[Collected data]
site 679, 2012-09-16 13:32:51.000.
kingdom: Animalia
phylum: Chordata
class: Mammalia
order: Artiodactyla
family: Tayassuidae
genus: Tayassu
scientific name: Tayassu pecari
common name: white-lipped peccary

* _Exercise_
Write out all the data again, exactly as it appears.

* _Task answer_
site 679, 2012-09-16 13:32:51.000.
kingdom: Animalia
phylum: Chordata
class: Mammalia
order: Artiodactyla
family: Tayassuidae
genus: Tayassu
scientific name: Tayassu pecari
common name: white-lipped peccary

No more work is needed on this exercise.